La abuela Amalia, que era más liberal que todo eso, me miró por encima de sus gafas de arito:
-Acuérdate de que la virgen llora -dijo en un tono indefinible, y enseguida, mirando su reloj-: Ya puedes meterte al agua.
Nunca me permitía bañarme hasta que hubieran pasado tres horas después de la última comida, pero en aquella ocasión, no habían pasado ni siquiera dos. Me metí al agua refunfuñando, maldiciendo al idiota directivo, y debe de haber sido designio de la virgen que me enterrara un erizo traicionero.
Sin embargo, el libro más iluminado, el más revelador y alucinante que leí en mi vida, lo encontré en casa, escondido sobre un viejo escaparate, adonde seguramente lo relegaron por obsceno. Lo leí tantas veces en aquel entonces, con diez o doce años, que cuando crecí no quise volver a buscarlo. Ni siquiera recuerdo su título, pero sí el nombre del autor: Alfredo de Musset. En el libro había una condesa libertina y viciosa, que tenía relaciones con varios hombres, pero que también se enamoraba de otra mujer, una tal Fanny, aristócrata como ella. A Fanny la pervierte poco a poco, hasta que al fin la persuade para que se acople con un chimpancé.

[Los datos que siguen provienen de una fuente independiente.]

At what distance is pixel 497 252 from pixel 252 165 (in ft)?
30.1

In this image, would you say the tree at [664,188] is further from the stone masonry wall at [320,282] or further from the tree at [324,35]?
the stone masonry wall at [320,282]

No sé la cara que puse la primera vez que leí ese acoplamiento entre mujer y mono, supongo que abrí mucho los ojos y se me vino el corazón a la garganta, aturdida y golpeada como estaba por aquella lectura, mi primera lectura explícita sobre un tema sexual; un texto que, para mayor escarnio, contaba del placer inenarrable que puede llegar a propiciar un mono.
Además de ser violada por la bestia, recuerdo que a Fanny la envenenaban. La propia condesa le daba el veneno y luego se envenenaba ella también, tuvo ese gesto. El único que no moría, me parece, era el mono. Se ve que Musset, cuando escribió ese libro, no estaba atravesando por una de sus mejores temporadas.
De puro milagro, la pasión del simio no me costó varias fracturas. Para acceder al libro, y para devolverlo a su lugar, sin que nadie lo notara, yo tenía que hacer malabares sobre dos sillas, puestas la una encima de la otra, y trepar en silencio a la cumbre de ese Himalaya de la perdición. El tope del escaparate, que era un armatoste español de los años de María Castaña, estaba lleno de hollín y telaraña, y de montones de bichitos polvorientos, que ya no se sabía si estaban vivos, o si llevaban siglos de muertos. Yo estornudaba varias veces, antes y después de la lectura. Y durante la lectura pensaba que algún día podría escribir un libro igual, pero que terminara mejor.
Y lo cierto es que he escrito varios, que no siempre terminan como yo quisiera. Sin embargo, cada vez que visito algún zoológico (y visito todos los que puedo), trato de buscar los ojos del mono, un mono cualquiera, el más grandote y solitario, y por culpa de Musset -o gracias a él-, siempre encuentro en ellos una chispa, un oscuro llanto de sensualidad, un bonito recuerdo.